● EXERCISE
Restating the records exactly is the whole task.

Stored data entries:
•••••

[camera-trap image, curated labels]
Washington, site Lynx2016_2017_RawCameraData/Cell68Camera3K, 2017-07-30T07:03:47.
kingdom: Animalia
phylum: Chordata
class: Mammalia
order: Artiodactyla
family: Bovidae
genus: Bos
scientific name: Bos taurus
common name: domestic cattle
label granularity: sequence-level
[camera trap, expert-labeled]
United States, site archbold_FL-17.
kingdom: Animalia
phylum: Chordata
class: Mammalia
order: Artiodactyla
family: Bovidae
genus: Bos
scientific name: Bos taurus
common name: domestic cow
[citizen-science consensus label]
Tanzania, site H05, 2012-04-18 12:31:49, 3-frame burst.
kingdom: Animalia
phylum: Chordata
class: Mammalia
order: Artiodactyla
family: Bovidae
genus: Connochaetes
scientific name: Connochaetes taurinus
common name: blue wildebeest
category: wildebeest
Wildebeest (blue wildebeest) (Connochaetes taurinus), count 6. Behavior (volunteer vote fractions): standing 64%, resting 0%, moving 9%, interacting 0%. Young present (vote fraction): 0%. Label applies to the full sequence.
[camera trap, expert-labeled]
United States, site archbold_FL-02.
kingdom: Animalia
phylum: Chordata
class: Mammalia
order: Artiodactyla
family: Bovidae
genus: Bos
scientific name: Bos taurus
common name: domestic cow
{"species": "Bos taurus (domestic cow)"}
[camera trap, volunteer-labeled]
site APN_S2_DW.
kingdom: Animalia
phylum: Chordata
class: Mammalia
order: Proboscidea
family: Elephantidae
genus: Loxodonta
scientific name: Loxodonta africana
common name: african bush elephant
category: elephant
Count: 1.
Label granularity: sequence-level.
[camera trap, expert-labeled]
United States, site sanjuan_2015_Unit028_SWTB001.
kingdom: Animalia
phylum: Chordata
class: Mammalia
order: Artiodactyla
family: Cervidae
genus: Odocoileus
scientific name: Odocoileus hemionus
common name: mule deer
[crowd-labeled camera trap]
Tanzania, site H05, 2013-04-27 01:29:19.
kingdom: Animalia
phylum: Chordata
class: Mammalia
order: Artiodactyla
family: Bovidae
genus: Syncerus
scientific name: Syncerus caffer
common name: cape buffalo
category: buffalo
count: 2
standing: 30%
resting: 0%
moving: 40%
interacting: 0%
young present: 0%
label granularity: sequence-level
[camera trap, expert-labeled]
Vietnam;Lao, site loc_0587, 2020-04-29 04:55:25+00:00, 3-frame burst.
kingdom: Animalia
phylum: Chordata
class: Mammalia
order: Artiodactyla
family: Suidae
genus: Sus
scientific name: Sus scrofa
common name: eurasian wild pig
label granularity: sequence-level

•••••

● RESPONSE TO THIS TASK
[camera-trap image, curated labels]
Washington, site Lynx2016_2017_RawCameraData/Cell68Camera3K, 2017-07-30T07:03:47.
kingdom: Animalia
phylum: Chordata
class: Mammalia
order: Artiodactyla
family: Bovidae
genus: Bos
scientific name: Bos taurus
common name: domestic cattle
label granularity: sequence-level
[camera trap, expert-labeled]
United States, site archbold_FL-17.
kingdom: Animalia
phylum: Chordata
class: Mammalia
order: Artiodactyla
family: Bovidae
genus: Bos
scientific name: Bos taurus
common name: domestic cow
[citizen-science consensus label]
Tanzania, site H05, 2012-04-18 12:31:49, 3-frame burst.
kingdom: Animalia
phylum: Chordata
class: Mammalia
order: Artiodactyla
family: Bovidae
genus: Connochaetes
scientific name: Connochaetes taurinus
common name: blue wildebeest
category: wildebeest
Wildebeest (blue wildebeest) (Connochaetes taurinus), count 6. Behavior (volunteer vote fractions): standing 64%, resting 0%, moving 9%, interacting 0%. Young present (vote fraction): 0%. Label applies to the full sequence.
[camera trap, expert-labeled]
United States, site archbold_FL-02.
kingdom: Animalia
phylum: Chordata
class: Mammalia
order: Artiodactyla
family: Bovidae
genus: Bos
scientific name: Bos taurus
common name: domestic cow
{"species": "Bos taurus (domestic cow)"}
[camera trap, volunteer-labeled]
site APN_S2_DW.
kingdom: Animalia
phylum: Chordata
class: Mammalia
order: Proboscidea
family: Elephantidae
genus: Loxodonta
scientific name: Loxodonta africana
common name: african bush elephant
category: elephant
Count: 1.
Label granularity: sequence-level.
[camera trap, expert-labeled]
United States, site sanjuan_2015_Unit028_SWTB001.
kingdom: Animalia
phylum: Chordata
class: Mammalia
order: Artiodactyla
family: Cervidae
genus: Odocoileus
scientific name: Odocoileus hemionus
common name: mule deer
[crowd-labeled camera trap]
Tanzania, site H05, 2013-04-27 01:29:19.
kingdom: Animalia
phylum: Chordata
class: Mammalia
order: Artiodactyla
family: Bovidae
genus: Syncerus
scientific name: Syncerus caffer
common name: cape buffalo
category: buffalo
count: 2
standing: 30%
resting: 0%
moving: 40%
interacting: 0%
young present: 0%
label granularity: sequence-level
[camera trap, expert-labeled]
Vietnam;Lao, site loc_0587, 2020-04-29 04:55:25+00:00, 3-frame burst.
kingdom: Animalia
phylum: Chordata
class: Mammalia
order: Artiodactyla
family: Suidae
genus: Sus
scientific name: Sus scrofa
common name: eurasian wild pig
label granularity: sequence-level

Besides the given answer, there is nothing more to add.